WRITTEN EXERCISE: Every record must be repeated exactly; omit any pictures they contain.

RECORDS SHOWN:
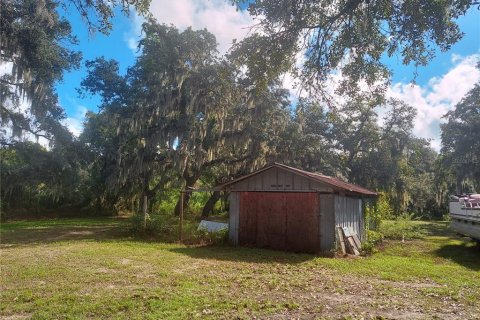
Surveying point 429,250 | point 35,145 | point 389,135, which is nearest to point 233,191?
point 429,250

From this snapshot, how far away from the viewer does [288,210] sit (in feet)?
42.9

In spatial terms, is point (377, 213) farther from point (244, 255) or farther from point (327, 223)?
point (244, 255)

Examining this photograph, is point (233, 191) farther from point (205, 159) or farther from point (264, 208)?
point (205, 159)

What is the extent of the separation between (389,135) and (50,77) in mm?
24448

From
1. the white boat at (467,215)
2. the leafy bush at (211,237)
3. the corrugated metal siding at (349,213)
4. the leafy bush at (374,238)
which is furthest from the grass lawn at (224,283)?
the leafy bush at (374,238)

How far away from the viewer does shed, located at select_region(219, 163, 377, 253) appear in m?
12.5

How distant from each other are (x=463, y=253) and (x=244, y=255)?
8.48m

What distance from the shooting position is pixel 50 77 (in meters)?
16.3

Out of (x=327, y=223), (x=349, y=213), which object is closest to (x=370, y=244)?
(x=349, y=213)

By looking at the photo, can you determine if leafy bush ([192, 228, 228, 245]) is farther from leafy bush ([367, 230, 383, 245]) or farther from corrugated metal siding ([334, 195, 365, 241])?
leafy bush ([367, 230, 383, 245])

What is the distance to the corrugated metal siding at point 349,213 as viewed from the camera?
12828 mm

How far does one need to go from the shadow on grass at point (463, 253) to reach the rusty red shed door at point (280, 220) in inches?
185

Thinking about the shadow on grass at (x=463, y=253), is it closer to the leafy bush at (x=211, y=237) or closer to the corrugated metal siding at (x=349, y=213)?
the corrugated metal siding at (x=349, y=213)

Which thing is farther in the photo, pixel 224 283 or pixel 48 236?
pixel 48 236
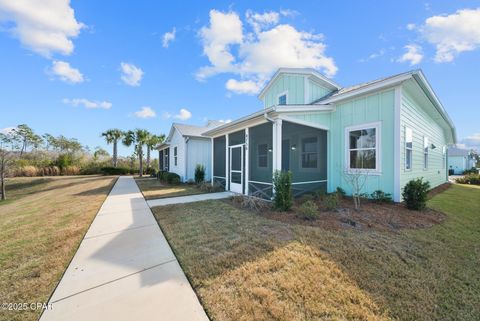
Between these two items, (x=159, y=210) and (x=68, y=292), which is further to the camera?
(x=159, y=210)

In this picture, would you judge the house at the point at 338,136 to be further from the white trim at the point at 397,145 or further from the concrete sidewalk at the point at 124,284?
the concrete sidewalk at the point at 124,284

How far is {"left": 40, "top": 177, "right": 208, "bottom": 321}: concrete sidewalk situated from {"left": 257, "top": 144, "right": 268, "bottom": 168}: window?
6873mm

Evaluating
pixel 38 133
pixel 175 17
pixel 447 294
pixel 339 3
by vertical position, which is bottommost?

WORKED SOLUTION:
Surveying point 429,250 | point 35,145 | point 389,135, which is nearest to point 233,191?
point 429,250

From this snapshot, how far away from the viewer does [288,210] sit (in feet)?
42.9

In spatial terms, is point (377, 213) farther from point (244, 255) or farther from point (327, 223)?
point (244, 255)

Examining this photograph, is point (233, 191) farther from point (205, 159) or farther from point (264, 208)?
point (205, 159)

What is the extent of the separation between (389,135) and (50,77) in mm?
24448

From
1. the white boat at (467,215)
2. the leafy bush at (211,237)
3. the corrugated metal siding at (349,213)
4. the leafy bush at (374,238)
which is furthest from the grass lawn at (224,283)?
the leafy bush at (374,238)

How far away from the viewer does shed, located at select_region(219, 163, 377, 253) appear in m?
12.5

How distant from each other are (x=463, y=253) and (x=244, y=255)?
8.48m

What distance from the shooting position is pixel 50 77 (in meters)?
16.3

Out of (x=327, y=223), (x=349, y=213), which object is closest to (x=370, y=244)?
(x=349, y=213)

By looking at the photo, can you determine if leafy bush ([192, 228, 228, 245]) is farther from leafy bush ([367, 230, 383, 245]) or farther from corrugated metal siding ([334, 195, 365, 241])?
leafy bush ([367, 230, 383, 245])

What is the distance to the corrugated metal siding at point 349,213 as viewed from the camera?
12828 mm

How far does one need to go from the shadow on grass at point (463, 253) to reach the rusty red shed door at point (280, 220) in inches?
185

Thinking about the shadow on grass at (x=463, y=253), is it closer to the leafy bush at (x=211, y=237) or closer to the corrugated metal siding at (x=349, y=213)?
the corrugated metal siding at (x=349, y=213)

Which thing is farther in the photo, pixel 224 283 or pixel 48 236?
pixel 48 236
Between these two items, (x=159, y=210) and (x=68, y=292), which is further to the camera?
(x=159, y=210)

In this picture, would you judge the house at the point at 338,136 to be further from the white trim at the point at 397,145 or further from the concrete sidewalk at the point at 124,284?
the concrete sidewalk at the point at 124,284

How far is {"left": 40, "top": 177, "right": 208, "bottom": 321}: concrete sidewalk situated from {"left": 257, "top": 144, "right": 268, "bottom": 168}: window?
6873mm

Evaluating
pixel 38 133
pixel 175 17
pixel 447 294
pixel 339 3
by vertical position, which is bottommost?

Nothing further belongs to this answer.